• **Task objective**: Return every line of the records below that contains the word "item".

Data excerpts
((
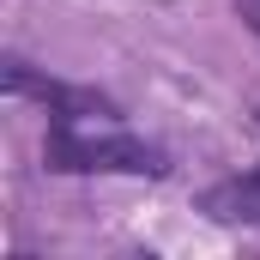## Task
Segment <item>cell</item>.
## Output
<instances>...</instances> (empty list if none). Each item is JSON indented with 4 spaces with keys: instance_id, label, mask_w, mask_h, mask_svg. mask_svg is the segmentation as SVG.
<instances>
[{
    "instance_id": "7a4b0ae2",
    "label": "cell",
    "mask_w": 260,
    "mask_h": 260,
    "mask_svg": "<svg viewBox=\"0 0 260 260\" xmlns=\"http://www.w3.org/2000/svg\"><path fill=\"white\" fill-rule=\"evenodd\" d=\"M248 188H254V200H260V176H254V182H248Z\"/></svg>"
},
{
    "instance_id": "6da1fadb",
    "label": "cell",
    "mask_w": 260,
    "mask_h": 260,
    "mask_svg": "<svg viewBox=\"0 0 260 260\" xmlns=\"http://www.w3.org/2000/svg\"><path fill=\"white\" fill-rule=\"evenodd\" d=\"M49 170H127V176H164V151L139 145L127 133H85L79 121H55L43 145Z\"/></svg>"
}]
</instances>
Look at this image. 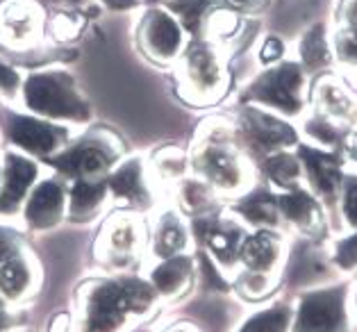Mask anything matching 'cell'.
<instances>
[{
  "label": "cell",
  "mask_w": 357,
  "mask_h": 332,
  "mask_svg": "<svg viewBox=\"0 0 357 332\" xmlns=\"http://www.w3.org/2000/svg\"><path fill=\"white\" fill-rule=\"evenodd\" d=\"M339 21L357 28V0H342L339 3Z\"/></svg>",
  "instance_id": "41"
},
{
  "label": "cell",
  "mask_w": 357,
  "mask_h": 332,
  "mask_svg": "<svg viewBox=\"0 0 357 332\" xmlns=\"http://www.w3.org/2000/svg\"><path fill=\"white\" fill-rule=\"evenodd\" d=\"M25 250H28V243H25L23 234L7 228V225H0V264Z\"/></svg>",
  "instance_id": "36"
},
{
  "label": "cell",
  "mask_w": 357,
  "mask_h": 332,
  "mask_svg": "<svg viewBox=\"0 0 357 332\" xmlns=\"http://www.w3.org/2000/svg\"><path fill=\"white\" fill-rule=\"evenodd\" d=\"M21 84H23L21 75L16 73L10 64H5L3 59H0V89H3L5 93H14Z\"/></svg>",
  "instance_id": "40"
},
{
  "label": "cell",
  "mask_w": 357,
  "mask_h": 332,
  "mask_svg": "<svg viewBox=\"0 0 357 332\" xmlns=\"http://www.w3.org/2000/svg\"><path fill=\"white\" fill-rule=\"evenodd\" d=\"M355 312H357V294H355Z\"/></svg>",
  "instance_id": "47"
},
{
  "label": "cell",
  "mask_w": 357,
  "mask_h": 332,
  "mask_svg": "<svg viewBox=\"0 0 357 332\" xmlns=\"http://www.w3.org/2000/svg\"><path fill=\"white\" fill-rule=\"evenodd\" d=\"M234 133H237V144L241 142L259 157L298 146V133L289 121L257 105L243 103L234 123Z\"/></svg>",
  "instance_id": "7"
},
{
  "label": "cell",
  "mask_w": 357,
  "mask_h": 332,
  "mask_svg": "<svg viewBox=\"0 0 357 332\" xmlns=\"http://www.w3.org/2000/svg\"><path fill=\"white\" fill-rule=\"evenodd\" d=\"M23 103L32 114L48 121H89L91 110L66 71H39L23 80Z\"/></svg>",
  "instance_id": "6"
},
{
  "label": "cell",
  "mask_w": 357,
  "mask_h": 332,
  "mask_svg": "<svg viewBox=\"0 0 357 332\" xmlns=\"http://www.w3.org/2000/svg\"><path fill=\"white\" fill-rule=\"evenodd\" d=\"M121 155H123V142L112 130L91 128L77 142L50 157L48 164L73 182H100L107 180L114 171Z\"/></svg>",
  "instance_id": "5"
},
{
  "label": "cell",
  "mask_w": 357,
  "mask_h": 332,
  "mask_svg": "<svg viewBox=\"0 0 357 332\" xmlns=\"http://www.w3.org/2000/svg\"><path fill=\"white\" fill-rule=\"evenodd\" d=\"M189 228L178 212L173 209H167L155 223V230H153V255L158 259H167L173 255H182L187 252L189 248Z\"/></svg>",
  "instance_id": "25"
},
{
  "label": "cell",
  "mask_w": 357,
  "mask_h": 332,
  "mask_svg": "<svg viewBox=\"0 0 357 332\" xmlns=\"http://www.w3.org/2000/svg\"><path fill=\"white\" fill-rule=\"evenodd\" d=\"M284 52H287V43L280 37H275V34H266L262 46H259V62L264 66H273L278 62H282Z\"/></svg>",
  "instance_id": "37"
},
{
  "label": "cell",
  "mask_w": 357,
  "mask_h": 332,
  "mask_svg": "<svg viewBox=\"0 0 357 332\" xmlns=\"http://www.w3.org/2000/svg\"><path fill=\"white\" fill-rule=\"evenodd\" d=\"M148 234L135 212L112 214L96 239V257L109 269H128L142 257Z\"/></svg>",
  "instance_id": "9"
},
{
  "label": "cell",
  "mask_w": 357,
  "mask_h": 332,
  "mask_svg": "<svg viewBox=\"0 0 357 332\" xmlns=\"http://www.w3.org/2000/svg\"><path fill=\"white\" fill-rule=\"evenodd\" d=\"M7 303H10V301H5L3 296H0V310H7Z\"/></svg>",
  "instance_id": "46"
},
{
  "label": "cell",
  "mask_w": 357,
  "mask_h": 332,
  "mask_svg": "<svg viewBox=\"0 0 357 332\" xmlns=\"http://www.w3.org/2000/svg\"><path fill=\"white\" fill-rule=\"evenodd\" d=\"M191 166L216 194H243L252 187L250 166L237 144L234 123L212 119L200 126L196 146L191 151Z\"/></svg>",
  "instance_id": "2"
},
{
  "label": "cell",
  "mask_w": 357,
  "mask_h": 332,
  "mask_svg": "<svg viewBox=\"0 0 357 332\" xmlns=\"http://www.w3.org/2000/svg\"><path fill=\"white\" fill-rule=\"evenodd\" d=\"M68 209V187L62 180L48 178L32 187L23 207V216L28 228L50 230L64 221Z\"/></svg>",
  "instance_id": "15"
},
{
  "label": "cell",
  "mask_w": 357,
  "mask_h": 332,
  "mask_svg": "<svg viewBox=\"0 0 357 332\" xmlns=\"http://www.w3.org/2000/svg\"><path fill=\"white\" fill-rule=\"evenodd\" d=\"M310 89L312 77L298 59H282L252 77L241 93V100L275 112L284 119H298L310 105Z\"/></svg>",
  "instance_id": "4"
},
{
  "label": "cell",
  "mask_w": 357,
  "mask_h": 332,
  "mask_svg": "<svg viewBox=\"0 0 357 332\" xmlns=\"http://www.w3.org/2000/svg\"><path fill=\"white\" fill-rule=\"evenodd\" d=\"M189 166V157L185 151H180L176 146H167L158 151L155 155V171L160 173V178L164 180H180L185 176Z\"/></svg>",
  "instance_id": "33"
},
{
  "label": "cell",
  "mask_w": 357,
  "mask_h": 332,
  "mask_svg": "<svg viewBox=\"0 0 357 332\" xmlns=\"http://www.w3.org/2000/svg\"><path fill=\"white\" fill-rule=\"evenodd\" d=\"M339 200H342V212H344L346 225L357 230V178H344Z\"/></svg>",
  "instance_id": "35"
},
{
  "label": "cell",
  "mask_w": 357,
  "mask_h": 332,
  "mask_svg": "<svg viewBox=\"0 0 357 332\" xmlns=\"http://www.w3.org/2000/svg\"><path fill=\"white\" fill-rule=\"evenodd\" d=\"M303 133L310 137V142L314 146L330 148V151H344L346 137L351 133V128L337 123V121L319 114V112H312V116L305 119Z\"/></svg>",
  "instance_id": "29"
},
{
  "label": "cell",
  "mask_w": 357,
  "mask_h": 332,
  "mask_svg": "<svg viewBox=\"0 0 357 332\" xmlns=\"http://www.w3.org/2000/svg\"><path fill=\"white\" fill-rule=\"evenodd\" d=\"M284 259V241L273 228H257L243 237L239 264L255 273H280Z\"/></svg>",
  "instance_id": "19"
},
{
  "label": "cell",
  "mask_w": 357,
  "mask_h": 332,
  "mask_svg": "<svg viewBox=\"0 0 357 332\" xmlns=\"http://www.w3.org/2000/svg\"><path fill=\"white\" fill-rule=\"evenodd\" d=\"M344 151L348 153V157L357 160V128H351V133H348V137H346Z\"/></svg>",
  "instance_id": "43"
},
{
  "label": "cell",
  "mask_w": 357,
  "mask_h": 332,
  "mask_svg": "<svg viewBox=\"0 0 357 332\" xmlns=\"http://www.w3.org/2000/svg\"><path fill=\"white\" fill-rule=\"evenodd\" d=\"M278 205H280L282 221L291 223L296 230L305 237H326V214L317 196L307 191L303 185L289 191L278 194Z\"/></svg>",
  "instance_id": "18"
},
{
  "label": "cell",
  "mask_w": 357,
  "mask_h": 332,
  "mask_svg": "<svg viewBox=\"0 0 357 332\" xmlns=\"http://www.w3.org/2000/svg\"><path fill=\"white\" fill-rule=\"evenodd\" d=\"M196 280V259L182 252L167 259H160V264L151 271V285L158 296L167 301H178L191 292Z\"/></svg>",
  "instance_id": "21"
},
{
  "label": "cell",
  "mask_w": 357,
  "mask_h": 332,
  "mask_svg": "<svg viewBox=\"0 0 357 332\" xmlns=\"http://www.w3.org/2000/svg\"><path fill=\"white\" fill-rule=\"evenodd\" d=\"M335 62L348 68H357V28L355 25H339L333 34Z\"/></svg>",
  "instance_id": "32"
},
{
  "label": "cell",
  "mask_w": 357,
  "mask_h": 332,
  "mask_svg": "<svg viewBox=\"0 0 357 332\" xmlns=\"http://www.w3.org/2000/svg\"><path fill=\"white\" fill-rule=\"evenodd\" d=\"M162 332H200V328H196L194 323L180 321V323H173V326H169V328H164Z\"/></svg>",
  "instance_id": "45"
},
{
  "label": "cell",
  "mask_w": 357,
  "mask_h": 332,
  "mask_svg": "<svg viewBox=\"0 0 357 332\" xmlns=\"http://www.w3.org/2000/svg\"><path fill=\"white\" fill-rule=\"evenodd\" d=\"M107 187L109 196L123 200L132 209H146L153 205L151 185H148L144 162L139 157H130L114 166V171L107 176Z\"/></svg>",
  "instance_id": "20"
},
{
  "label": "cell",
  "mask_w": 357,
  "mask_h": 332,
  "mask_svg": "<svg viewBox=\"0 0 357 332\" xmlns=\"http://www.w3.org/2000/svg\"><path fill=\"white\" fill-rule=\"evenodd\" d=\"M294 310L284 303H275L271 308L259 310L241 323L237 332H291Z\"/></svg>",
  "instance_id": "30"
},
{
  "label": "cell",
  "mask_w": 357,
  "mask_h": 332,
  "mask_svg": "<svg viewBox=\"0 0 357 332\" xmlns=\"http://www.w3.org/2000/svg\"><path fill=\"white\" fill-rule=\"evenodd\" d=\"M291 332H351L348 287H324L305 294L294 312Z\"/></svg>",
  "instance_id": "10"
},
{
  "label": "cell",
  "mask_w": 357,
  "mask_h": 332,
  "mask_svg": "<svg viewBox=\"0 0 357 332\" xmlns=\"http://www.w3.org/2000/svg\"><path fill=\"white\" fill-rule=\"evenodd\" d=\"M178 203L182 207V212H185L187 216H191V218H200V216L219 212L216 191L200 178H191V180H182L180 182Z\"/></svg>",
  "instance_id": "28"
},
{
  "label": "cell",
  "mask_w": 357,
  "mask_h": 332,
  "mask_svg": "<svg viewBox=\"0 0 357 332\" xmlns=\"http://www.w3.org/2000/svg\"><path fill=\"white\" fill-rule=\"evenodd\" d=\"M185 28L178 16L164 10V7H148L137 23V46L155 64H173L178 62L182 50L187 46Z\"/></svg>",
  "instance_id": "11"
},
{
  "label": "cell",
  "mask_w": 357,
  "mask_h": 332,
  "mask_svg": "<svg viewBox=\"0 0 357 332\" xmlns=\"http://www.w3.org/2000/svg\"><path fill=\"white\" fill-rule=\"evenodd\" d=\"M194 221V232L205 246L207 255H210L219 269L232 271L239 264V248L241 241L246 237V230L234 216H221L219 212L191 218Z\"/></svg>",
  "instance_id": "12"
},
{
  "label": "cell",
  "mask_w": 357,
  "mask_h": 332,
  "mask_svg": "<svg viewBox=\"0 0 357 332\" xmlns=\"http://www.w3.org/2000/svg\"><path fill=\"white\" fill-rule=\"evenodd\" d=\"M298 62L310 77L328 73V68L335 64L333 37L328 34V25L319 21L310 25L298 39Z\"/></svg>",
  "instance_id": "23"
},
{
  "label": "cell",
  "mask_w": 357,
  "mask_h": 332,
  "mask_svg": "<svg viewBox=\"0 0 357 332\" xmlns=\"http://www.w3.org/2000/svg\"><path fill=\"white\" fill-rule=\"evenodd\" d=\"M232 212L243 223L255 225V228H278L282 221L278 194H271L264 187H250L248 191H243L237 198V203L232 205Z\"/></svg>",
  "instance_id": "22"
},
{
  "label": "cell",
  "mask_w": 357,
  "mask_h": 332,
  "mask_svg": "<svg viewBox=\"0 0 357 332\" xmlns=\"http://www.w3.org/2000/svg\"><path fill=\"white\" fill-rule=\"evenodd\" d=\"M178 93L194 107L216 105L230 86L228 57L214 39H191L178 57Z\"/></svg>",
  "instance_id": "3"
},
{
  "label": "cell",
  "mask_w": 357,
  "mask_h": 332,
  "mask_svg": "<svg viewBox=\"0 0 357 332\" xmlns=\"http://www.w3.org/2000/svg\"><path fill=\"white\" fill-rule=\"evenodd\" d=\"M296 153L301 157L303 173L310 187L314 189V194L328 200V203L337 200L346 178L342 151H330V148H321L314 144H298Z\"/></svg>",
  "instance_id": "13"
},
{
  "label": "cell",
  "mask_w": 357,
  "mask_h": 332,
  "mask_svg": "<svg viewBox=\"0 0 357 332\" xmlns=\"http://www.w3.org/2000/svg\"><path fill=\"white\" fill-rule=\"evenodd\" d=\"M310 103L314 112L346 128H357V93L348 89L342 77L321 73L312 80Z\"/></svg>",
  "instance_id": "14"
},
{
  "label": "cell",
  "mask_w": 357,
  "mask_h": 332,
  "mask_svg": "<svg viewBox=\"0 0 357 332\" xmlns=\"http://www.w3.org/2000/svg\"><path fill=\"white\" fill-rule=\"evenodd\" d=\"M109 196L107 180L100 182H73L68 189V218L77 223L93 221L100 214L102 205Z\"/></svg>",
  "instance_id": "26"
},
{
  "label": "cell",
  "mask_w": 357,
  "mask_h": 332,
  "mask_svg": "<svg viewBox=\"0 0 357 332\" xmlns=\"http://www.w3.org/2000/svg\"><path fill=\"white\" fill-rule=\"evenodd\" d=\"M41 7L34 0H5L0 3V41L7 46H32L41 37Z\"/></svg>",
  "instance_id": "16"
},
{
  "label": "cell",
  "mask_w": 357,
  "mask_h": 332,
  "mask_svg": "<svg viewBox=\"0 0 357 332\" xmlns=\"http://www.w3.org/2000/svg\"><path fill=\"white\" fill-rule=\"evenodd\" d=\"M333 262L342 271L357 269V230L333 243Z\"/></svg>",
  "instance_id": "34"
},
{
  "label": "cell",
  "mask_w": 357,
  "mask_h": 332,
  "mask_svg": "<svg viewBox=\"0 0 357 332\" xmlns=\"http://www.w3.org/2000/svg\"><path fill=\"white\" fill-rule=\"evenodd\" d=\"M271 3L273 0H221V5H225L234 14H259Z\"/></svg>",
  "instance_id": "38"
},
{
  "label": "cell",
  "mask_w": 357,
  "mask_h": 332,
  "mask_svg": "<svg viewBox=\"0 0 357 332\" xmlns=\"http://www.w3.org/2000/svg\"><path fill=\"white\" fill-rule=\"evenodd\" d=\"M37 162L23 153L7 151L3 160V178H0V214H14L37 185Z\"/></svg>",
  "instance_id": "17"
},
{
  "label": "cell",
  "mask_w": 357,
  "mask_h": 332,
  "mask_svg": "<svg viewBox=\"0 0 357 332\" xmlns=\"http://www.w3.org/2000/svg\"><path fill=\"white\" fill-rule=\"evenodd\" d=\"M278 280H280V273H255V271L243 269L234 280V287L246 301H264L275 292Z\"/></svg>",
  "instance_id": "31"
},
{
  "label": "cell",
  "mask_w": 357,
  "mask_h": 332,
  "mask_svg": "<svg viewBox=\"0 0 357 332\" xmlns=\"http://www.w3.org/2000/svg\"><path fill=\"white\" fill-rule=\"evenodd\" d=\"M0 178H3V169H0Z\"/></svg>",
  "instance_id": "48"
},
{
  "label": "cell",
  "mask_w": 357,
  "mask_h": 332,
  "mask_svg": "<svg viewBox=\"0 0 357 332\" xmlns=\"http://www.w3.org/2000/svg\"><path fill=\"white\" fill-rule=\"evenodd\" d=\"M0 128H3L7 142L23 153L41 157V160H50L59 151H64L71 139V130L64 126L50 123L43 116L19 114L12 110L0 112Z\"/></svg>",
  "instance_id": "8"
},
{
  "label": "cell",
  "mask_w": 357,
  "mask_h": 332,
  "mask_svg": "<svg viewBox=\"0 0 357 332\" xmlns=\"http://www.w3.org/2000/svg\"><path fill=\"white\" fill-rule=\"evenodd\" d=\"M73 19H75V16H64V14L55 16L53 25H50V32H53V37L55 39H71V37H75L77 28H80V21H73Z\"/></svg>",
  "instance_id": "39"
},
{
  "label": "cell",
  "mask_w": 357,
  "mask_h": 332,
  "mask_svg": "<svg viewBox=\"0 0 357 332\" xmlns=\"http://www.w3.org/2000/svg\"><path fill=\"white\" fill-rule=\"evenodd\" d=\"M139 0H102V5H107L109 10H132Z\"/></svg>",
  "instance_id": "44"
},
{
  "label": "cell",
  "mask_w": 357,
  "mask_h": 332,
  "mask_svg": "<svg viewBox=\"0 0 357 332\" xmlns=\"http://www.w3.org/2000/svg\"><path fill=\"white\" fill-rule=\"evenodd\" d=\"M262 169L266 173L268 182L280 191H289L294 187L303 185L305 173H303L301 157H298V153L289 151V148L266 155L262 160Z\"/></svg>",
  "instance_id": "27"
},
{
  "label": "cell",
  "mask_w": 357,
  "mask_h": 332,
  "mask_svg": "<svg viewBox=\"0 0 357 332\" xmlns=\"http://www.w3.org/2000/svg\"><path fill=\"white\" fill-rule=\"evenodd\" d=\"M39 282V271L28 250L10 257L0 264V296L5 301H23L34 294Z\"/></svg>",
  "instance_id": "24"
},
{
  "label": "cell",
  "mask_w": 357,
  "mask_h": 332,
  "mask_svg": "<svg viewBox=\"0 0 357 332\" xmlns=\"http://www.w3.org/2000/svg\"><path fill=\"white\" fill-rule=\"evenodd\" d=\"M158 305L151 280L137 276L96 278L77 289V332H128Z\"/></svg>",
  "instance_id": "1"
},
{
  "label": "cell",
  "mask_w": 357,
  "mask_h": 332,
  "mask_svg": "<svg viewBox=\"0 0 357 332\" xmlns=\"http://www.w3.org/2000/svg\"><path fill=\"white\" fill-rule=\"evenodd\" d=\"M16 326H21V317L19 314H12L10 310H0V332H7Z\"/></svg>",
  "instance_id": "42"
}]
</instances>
))
• **Output below**:
Segment <item>cell</item>.
<instances>...</instances> (empty list if none). Each item is JSON indented with 4 spaces with keys: instance_id, label, mask_w, mask_h, mask_svg. mask_svg is the segmentation as SVG.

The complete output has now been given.